In the world of finance, understanding the characteristics of probability distributions is essential for effective risk assessment and decision-making. The first two moments, namely the mean $(\mu)$ and variance $(\sigma^2)$, are commonly used to describe distributions. However, when dealing with non-normal distributions, relying solely on these moments can lead to inadequate insights. This chapter delves into the limitations of using only the mean and variance to depict non-normal distributions and explores scenarios where additional measures are needed.

Limitations of Mean and Variance for Non-Normal Distributions

While the mean provides a central tendency measure and the variance indicates the dispersion of data points around the mean, non-normal distributions can exhibit behaviors that escape characterization through these moments alone. Non-normal distributions might possess asymmetry, heavy tails, or unusual shapes that cannot be fully captured by the mean and variance.

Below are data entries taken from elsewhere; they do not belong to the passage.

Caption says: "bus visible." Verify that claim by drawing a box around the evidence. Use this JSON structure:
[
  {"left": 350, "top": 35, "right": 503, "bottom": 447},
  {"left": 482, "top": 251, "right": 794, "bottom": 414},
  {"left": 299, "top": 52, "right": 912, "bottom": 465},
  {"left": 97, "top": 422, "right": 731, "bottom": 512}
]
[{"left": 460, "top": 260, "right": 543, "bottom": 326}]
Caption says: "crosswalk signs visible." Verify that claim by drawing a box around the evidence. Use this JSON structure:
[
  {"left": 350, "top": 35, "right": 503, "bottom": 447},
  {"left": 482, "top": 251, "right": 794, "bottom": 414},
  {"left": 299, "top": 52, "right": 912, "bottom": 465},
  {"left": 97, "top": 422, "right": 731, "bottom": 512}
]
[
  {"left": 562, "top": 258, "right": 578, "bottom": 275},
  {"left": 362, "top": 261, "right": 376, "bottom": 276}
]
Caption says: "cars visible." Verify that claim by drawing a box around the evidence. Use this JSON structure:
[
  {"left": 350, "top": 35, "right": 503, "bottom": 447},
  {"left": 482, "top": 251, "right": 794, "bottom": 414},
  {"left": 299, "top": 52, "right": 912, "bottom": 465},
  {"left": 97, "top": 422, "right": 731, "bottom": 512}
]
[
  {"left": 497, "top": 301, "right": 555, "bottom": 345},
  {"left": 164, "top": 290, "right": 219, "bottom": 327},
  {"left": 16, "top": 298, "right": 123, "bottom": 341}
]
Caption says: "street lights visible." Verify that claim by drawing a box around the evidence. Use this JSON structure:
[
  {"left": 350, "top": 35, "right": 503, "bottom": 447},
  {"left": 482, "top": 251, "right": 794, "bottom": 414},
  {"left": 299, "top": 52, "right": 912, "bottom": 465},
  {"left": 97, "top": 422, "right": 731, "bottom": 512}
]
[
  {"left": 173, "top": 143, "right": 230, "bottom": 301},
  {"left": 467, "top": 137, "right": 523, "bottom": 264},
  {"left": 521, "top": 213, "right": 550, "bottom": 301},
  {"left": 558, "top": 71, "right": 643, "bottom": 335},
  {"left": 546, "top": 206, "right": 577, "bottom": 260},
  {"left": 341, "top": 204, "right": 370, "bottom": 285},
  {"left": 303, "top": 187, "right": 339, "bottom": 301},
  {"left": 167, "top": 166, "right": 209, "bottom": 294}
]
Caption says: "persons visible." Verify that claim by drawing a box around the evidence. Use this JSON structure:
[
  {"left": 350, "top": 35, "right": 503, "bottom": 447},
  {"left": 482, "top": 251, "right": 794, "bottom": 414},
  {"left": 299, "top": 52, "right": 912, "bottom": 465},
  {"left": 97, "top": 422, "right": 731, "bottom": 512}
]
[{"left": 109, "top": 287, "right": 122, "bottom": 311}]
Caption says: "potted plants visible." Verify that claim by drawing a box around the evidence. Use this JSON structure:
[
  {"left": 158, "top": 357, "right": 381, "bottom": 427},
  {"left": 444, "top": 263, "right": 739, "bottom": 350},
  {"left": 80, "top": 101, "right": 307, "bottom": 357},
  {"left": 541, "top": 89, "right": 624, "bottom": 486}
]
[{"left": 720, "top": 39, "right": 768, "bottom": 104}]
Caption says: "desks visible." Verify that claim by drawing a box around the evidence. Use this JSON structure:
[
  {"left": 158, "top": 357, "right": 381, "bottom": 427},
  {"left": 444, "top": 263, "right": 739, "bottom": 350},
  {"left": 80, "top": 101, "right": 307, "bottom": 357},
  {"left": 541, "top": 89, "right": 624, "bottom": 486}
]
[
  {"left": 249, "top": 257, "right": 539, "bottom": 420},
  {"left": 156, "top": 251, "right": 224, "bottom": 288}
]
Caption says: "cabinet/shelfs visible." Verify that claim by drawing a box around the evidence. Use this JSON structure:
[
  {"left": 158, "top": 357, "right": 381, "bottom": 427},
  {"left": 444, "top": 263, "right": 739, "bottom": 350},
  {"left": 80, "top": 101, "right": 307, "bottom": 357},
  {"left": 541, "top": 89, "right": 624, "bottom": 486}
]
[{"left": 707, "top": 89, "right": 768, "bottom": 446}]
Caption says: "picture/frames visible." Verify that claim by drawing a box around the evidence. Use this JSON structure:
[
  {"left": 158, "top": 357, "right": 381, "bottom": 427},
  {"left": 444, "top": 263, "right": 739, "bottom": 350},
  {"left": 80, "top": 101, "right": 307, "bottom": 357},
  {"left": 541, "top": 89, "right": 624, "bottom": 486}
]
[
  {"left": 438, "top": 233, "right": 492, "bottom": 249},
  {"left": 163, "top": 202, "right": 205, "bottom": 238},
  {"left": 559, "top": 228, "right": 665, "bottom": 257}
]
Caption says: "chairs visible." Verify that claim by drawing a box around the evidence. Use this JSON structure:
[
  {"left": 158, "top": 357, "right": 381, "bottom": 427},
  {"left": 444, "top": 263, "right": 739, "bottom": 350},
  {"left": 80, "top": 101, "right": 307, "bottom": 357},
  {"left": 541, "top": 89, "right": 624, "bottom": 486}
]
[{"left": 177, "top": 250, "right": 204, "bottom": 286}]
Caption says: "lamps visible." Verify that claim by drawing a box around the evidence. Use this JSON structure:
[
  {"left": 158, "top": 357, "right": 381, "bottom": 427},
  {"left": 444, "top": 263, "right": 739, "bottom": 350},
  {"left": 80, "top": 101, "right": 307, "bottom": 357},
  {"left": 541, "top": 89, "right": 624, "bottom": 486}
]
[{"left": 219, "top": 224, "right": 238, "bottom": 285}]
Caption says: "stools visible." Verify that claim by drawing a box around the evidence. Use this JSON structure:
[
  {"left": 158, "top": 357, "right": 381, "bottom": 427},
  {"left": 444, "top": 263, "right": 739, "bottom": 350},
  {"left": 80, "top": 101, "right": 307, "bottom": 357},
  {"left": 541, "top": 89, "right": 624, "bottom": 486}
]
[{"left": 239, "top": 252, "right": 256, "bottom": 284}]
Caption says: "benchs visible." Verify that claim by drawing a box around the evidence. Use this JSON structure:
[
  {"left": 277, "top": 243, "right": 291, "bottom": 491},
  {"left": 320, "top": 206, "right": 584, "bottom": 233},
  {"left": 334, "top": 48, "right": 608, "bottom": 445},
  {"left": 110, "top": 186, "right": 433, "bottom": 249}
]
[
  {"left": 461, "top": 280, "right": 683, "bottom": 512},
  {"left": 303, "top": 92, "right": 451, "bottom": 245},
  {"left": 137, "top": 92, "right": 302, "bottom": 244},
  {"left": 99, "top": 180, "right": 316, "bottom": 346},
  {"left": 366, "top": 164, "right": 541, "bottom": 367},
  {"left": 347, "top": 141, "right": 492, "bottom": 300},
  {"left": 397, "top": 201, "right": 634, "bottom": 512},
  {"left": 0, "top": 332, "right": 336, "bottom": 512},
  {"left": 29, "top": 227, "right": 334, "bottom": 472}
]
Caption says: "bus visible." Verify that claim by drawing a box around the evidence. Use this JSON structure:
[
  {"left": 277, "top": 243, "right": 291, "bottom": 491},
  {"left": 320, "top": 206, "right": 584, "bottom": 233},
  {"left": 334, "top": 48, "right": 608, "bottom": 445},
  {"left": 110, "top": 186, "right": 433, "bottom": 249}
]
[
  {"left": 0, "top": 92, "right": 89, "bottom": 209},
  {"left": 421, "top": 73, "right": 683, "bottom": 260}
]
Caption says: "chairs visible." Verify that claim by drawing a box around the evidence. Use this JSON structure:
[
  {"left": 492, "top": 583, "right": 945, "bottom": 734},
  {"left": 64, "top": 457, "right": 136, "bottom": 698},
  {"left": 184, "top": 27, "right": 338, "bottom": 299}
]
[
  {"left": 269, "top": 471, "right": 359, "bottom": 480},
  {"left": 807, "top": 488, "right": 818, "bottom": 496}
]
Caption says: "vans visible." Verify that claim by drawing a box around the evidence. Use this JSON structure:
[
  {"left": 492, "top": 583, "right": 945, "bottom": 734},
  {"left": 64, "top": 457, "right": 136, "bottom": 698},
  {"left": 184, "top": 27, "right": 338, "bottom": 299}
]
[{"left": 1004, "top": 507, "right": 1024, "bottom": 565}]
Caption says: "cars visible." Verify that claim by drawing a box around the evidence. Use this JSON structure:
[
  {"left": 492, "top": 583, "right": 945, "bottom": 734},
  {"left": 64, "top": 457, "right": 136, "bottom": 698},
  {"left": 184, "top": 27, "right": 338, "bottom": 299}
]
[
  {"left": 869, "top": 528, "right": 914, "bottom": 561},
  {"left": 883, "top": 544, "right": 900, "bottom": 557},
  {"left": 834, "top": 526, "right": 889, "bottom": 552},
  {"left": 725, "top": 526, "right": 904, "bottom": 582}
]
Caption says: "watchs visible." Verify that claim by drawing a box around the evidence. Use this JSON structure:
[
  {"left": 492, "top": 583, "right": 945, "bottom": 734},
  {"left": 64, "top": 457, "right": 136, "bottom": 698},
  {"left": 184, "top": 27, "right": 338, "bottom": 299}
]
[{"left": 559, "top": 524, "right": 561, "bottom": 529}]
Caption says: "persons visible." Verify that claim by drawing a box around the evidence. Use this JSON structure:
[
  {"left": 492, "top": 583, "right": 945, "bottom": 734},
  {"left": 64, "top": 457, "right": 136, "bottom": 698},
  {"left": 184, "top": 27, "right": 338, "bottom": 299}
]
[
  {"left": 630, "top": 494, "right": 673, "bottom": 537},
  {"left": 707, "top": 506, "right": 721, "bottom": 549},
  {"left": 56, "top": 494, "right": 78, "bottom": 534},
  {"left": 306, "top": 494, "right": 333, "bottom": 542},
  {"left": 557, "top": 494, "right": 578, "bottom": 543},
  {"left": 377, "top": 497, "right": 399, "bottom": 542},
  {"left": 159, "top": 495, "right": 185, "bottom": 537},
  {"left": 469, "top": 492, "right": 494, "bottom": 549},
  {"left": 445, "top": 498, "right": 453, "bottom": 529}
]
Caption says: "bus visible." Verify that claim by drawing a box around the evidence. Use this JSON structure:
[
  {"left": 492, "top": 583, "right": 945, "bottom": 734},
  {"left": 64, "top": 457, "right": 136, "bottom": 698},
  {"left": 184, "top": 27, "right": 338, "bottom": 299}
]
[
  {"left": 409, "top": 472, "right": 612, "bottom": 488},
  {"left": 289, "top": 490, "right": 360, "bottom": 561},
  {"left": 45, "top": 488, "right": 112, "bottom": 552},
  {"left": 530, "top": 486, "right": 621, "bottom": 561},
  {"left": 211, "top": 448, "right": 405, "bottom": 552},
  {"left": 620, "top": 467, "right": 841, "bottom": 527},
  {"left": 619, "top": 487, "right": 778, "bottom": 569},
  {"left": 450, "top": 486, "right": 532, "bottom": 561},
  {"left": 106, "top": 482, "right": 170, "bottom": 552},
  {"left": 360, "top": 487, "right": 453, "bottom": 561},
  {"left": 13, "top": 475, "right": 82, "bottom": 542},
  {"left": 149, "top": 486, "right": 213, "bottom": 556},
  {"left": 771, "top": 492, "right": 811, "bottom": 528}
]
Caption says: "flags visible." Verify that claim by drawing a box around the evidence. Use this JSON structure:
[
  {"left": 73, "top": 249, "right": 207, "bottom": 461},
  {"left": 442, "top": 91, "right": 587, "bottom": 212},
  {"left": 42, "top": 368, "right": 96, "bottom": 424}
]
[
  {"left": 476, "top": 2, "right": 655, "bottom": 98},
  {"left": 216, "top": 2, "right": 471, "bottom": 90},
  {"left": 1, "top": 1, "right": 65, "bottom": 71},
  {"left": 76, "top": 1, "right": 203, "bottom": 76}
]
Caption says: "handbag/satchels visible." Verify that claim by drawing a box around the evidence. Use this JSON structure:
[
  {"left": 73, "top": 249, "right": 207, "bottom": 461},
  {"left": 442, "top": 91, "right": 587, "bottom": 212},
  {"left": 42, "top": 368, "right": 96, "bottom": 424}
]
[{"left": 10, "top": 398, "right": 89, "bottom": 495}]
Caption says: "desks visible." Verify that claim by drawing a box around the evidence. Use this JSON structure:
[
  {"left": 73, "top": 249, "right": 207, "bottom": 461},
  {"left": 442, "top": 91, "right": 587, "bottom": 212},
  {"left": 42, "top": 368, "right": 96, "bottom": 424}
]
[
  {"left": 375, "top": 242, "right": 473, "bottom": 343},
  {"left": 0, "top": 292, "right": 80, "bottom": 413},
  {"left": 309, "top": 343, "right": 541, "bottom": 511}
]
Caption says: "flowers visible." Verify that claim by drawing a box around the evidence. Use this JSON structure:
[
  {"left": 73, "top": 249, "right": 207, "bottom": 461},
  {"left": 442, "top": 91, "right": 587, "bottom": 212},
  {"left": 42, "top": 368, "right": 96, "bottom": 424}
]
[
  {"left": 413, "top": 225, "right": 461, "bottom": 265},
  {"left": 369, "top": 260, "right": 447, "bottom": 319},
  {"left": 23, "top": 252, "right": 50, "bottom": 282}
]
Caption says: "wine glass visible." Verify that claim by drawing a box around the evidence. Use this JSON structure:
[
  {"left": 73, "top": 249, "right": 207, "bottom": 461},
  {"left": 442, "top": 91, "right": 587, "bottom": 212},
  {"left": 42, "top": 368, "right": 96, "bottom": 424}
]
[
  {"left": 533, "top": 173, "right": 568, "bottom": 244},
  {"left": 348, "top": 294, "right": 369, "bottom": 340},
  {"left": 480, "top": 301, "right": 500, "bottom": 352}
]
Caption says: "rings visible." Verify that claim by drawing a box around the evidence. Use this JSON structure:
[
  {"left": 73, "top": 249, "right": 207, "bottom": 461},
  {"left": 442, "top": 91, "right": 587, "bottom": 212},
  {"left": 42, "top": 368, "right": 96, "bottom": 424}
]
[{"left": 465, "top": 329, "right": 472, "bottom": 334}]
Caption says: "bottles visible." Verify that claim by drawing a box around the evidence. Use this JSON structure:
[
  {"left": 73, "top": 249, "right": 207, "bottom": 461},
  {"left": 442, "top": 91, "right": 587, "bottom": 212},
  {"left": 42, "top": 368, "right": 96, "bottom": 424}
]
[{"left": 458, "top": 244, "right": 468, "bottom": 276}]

For instance, consider the case of financial returns data. A stock’s return distribution might have heavy tails, indicating the possibility of extreme events occurring more frequently than in a normal distribution. In such cases, the mean and variance fail to convey the potential impact of these extreme events on portfolio performance.

Skewness and Kurtosis as Additional Measures

To address the limitations of the mean and variance, additional statistical measures come into play. Skewness and kurtosis are two such measures that provide insights into distribution shape and tail behavior.

• Skewnees: Skewness indicates the asymmetry of a distribution. Positive skewness implies a longer right tail, while negative skewness indicates a longer left tail. In financial terms, positive skewness might indicate that the potential for positive returns is higher than for negative returns, which can be seen in certain option strategies.

• Kurtosis: Kurtosis measures the thickness of tails relative to a normal distribution. High kurtosis suggests heavy tails, indicating the potential for extreme events. Low kurtosis suggests light tails, indicating a more concentrated distribution. In finance, understanding kurtosis is crucial for managing tail risk, especially in portfolios where extreme events can significantly impact performance.